Implication de la protéine S, une protéine vitamine K-dépendante, dans la phagocytose et les effets anti-tumoraux des cellules souches du cerveau

par Aurélie Ginisty

Thèse de doctorat en Aspects moléculaires et cellulaires de la biologie

Sous la direction de Valérie Coronas et de Omar Benzakour.

Le président du jury était Olivier Oudar.

Le jury était composé de Valérie Coronas, Omar Benzakour, Gérard Mauco.

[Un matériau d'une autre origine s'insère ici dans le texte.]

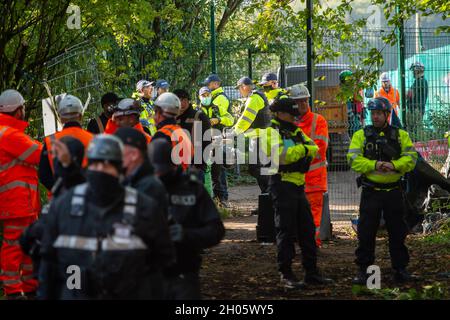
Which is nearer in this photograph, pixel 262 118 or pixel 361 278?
pixel 361 278

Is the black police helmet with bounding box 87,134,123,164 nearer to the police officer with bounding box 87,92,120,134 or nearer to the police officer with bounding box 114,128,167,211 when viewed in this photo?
the police officer with bounding box 114,128,167,211

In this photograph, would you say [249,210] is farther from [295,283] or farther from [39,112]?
[295,283]

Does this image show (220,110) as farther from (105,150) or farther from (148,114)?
(105,150)

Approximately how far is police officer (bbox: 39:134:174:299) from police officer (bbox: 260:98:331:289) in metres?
4.36

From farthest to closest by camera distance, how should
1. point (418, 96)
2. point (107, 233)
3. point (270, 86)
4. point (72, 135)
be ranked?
point (418, 96), point (270, 86), point (72, 135), point (107, 233)

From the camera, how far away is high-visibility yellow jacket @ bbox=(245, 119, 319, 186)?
1000 centimetres

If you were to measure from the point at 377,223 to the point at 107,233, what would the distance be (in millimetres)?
5073

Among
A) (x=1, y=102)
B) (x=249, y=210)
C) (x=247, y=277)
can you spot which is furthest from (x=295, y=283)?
(x=249, y=210)

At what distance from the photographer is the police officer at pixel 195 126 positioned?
12.1m

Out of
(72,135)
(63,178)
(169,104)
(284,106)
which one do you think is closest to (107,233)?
(63,178)

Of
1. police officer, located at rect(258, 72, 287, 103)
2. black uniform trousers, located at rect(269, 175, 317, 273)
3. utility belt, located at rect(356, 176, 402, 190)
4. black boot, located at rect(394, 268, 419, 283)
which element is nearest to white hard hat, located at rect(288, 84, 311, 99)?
black uniform trousers, located at rect(269, 175, 317, 273)

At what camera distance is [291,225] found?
391 inches

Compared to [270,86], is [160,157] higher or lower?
lower
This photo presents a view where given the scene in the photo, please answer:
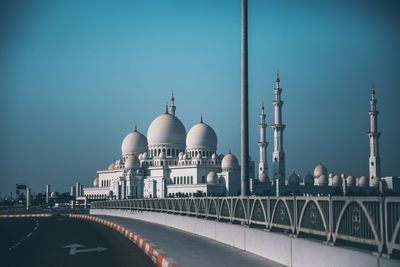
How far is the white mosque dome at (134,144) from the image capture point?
455ft

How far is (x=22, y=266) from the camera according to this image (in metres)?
14.5

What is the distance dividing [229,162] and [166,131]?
19797 millimetres

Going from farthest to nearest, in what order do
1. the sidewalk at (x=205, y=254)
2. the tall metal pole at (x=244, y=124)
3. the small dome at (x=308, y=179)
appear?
the small dome at (x=308, y=179) < the tall metal pole at (x=244, y=124) < the sidewalk at (x=205, y=254)

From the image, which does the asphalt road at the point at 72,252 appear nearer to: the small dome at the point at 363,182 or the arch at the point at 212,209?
the arch at the point at 212,209

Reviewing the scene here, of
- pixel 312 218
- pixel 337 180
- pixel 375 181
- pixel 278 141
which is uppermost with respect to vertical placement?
pixel 278 141

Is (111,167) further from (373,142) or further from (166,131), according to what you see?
(373,142)

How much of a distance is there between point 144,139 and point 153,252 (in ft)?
410

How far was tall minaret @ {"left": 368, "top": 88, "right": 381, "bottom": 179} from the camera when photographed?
105094 mm

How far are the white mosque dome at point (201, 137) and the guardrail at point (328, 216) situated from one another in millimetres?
103415

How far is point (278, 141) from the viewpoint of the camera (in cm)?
10494

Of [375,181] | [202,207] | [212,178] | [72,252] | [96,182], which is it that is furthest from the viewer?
[96,182]

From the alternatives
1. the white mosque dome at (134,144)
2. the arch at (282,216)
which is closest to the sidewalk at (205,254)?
the arch at (282,216)

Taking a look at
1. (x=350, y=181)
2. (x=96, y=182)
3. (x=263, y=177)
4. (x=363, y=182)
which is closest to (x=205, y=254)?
(x=263, y=177)

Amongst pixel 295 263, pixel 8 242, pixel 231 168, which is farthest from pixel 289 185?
pixel 295 263
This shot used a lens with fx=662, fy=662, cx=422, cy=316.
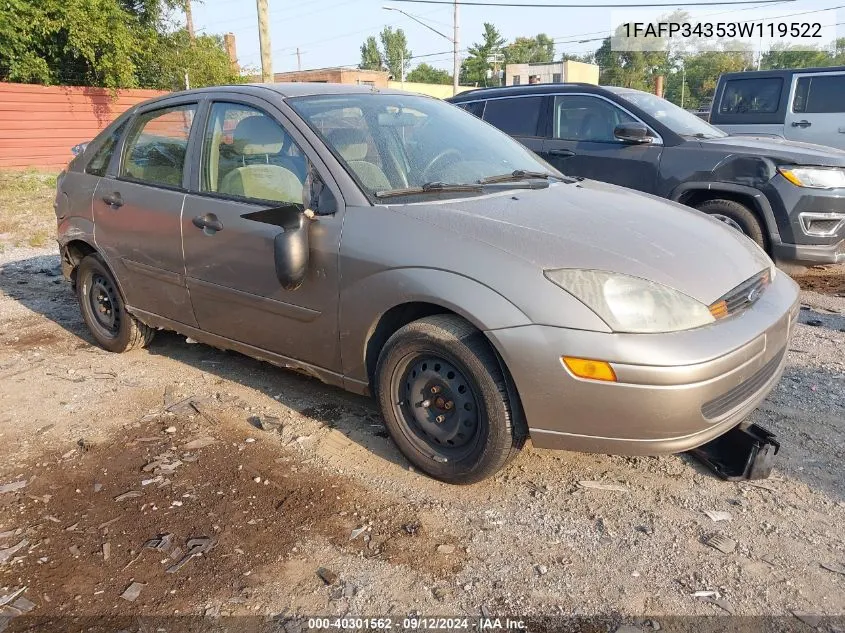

Les rapporteurs étaient François Vallette, Jean-Vianney Barnier.


  • Résumé

    Des cellules souches neurales (CSN) persistent dans le cerveau de mammifères adultes, y compris l'Homme. Les CSN participent à l'homéostasie tissulaire en générant de nouveaux neurones, permettant le remplacement de certains neurones morts. Cependant, la production de nouvelles cellules se fait en excès et plus de la moitié des cellules nouvellement générées meurent. Les cellules mortes ainsi que leurs débris doivent être éliminés par phagocytose. Dans une première partie de ma thèse, nous avons montré pour la première fois, que les CSN sont capables de phagocytose et que cette activité des CSN est régulée par la protéine S (ProS), une protéine vitamine-K dépendante, et son récepteur MerTK. Une rupture de l'homéostasie tissulaire conduit à des pathologies dont les cancers. Les interactions entre les CSN et des tumeurs cérébrales, les gliomes, sont duelles et étroites : des CSN dont la prolifération est dérégulée seraient à l'origine des tumeurs, mais, à l'inverse, les CSN saines peuvent migrer vers les gliomes et inhiber leur croissance. Dans une deuxième partie de ma thèse, nous avons confirmé l'effet anti-tumoral des CSN et nous avons établi que la ProS sécrétée par les gliomes attire les CSN vers la tumeur d'une part, et d'autre part, que les CSN diminuent la croissance tumorale par la sécrétion de leur ProS. Nous démontrons de plus, que ce processus s'accompagne d'une mort cellulaire des gliomes dont les débris sont phagocytés par les CSN. Mon travail de thèse a permis d'identifier de nouveaux mécanismes impliqués dans le maintien de l'homéostasie tissulaire par les CSN en conditions physiopathologiques.

  • Titre traduit

    Involvement of protein S, a vitamin K- dependent protein, in the phagocytosis and anti-tumor effects of brain stem cells


  • Résumé

    Neural stem cells (NSC) persist in the brain of adult mammals, including humans. NSC contribute to tissue homeostasis maintenance through the genesis of new neurons that replace part of the cells that are maybe lost. However, the production of new cells is in excess and half of the newly generated cells die. Dead cells and their debris must be removed by phagocytosis. NSC express protein S (ProS) and its receptors, which are involved in phagocytosis. During the first part of my PhD thesis, we established for the first time, using in vitro and in vivo experiments, that NSC possess a phagocytic activity which is regulated by protein S (ProS), a vitamin K-dependent protein, and its receptor MerTK. Tissue homeostasis disruption leads to diseases such as cancers. Interactions between the NSC and brain tumors such as gliomas are dual and complex: glioma may arise from transformed NSC, but, conversely, normal NSC migrate towards glioma and inhibit their growth. Our study confirms the anti-tumoral effect of NSC and demonstrates, for the first time that ProS secreted by gliomas acts on Tyro-3 to attract NSC and that NSC secrete ProS which reduces tumor growth of ProS. In addition, we show that this process results in the death of glioma cells that are then phagocytosed by NSC. Our highlights identified novel mechanisms by which NSC contribute to tissue homeostasis in pathophysiological conditions.